Parents: I've finally relaxed. I've figured out that if he starts crying because he is hungry, we don't have to run to pick him up and then try to get everything ready. He's going to keep on crying whether he is in his crib or not. So go ahead and start warming up the bottle, go to the bathroom or use the 10 minutes to sweep some floors or change out laundry real quick. You have to multi-task!

It is hard to go to sleep though. I still hear the phantom baby sometimes. I still can't nap during the day, but don't really need to since I'm getting a full night's rest most nights. I also figured out that there is a reason you are not cleared to go back to work for at least 6 weeks. I get tired fast!

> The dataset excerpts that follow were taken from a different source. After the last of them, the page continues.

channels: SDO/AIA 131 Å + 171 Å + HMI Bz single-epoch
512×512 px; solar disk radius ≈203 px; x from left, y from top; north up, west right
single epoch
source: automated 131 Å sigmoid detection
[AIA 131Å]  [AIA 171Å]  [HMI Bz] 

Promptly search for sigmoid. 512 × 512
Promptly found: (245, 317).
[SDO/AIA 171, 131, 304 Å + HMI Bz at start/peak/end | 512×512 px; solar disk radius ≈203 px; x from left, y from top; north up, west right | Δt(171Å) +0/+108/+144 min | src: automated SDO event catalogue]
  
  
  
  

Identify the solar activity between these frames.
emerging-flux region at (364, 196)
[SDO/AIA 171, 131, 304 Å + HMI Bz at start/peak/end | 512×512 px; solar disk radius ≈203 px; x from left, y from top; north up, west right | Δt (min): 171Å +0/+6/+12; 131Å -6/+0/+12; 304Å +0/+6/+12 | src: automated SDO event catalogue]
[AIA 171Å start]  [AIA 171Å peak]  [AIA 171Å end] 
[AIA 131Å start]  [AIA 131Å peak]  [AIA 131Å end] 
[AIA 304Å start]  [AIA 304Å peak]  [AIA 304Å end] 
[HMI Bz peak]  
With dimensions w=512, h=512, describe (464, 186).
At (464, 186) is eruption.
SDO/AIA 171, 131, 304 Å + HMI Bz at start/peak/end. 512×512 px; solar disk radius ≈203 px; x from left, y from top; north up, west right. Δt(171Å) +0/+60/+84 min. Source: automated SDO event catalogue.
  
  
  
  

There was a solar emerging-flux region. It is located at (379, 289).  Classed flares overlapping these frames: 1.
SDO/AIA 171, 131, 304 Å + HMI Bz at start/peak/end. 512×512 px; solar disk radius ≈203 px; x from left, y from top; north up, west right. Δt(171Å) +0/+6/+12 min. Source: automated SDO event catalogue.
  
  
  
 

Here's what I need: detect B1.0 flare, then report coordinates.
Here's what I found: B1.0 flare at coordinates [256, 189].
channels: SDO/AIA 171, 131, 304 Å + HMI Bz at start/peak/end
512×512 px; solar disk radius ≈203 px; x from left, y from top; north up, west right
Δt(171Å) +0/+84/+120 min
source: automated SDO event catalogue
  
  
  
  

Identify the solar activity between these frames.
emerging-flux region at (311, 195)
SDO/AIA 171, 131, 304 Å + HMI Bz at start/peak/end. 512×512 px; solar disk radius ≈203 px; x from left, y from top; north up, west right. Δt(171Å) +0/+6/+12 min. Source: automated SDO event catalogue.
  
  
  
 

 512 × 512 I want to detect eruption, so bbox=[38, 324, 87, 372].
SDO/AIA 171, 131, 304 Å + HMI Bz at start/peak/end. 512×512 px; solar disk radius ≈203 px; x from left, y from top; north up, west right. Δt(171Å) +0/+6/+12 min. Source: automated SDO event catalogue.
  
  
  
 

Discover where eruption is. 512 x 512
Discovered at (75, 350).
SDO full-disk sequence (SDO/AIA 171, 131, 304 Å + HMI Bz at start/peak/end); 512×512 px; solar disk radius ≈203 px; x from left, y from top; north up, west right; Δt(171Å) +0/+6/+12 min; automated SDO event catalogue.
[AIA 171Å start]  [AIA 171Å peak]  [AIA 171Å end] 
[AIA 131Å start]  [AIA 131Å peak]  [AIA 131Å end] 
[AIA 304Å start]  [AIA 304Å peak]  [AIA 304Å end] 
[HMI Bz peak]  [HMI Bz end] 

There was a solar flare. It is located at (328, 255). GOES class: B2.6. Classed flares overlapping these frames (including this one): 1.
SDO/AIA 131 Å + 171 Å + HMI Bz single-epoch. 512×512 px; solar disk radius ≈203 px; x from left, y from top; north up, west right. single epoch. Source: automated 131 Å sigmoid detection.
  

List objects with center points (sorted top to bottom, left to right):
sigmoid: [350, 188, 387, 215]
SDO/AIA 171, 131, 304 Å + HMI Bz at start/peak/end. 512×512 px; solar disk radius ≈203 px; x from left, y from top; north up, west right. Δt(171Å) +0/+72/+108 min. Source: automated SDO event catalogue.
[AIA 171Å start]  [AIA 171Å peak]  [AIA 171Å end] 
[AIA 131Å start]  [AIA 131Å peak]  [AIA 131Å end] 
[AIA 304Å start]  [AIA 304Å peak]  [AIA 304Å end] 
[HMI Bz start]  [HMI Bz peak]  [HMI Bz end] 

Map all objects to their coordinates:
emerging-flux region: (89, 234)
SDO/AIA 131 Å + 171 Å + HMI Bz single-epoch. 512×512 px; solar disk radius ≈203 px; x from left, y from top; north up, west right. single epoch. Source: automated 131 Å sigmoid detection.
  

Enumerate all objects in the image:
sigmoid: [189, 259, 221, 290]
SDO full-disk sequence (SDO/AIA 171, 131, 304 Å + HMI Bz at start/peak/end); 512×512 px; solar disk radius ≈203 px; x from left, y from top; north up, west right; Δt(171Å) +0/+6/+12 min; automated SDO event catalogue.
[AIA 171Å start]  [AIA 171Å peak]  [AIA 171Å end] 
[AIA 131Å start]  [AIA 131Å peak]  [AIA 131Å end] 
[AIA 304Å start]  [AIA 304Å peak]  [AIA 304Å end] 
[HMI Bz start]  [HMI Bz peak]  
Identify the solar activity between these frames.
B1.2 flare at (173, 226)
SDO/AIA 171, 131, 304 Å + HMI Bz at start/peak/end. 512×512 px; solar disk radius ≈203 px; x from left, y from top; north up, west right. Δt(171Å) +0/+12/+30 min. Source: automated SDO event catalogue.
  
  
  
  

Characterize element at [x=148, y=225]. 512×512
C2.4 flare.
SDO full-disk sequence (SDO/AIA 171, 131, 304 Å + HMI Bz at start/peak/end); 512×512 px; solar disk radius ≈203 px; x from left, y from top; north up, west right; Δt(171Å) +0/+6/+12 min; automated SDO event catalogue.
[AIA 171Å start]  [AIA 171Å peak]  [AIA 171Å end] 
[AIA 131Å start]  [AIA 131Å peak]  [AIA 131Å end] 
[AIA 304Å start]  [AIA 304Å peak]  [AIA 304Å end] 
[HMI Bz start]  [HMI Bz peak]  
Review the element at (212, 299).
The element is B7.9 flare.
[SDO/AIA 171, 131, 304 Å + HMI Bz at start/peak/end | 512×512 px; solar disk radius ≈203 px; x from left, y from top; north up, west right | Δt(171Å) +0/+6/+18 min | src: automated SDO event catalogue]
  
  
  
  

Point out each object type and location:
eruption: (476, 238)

My body seems to be mostly healed and feeling back to normal - except for the whole fatigue thing. I have managed to injure my left shoulder since bring Evan home and my back still hurts quite a bit. However, we keep going on our daily walks (if weather permits) with Truman and if my back hurts too much, its a shorter walk using the stroller. If it doesn't hurt too badly, then I'll use the Baby Bjorn and really wear Truman out! The shoulder isn't anything incapacitating, it just hurts to lift my arm above my head sometimes.

Intellectually and emotionally, I think I'm doing okay. I don't think I've had any of the post-depression issues, but Brian would be a better judge of that. I know I was and still am moody/irritable, but I attribute that mostly to nights when Evan wakes up earlier than what we have become accustomed to. - Is it possible a one-month-old baby can spoil HIS parents? - Besides, if I can sweep the floors, change laundry, do the dishes, fold laundry, sterilize bottles, make a new batch of formula and catch up on the latest episode of Grey's Anatomy during ONE of his naps, shouldn't everyone be just as productive? :)

On days when I don't have the opportunity to interact with other adults, I think I start going a little crazy. Evan isn't exactly a great conversationalist yet and he is not too interested in discussing current events. You will know which days I am going crazy because I am imitating The Muppets' Fozzie Bear nonstop.















Wacka Wacka Wacka!


For month two, I'll probably do Bunsen and Beaker!
















So far, so good. We'll see what the next month has to offer!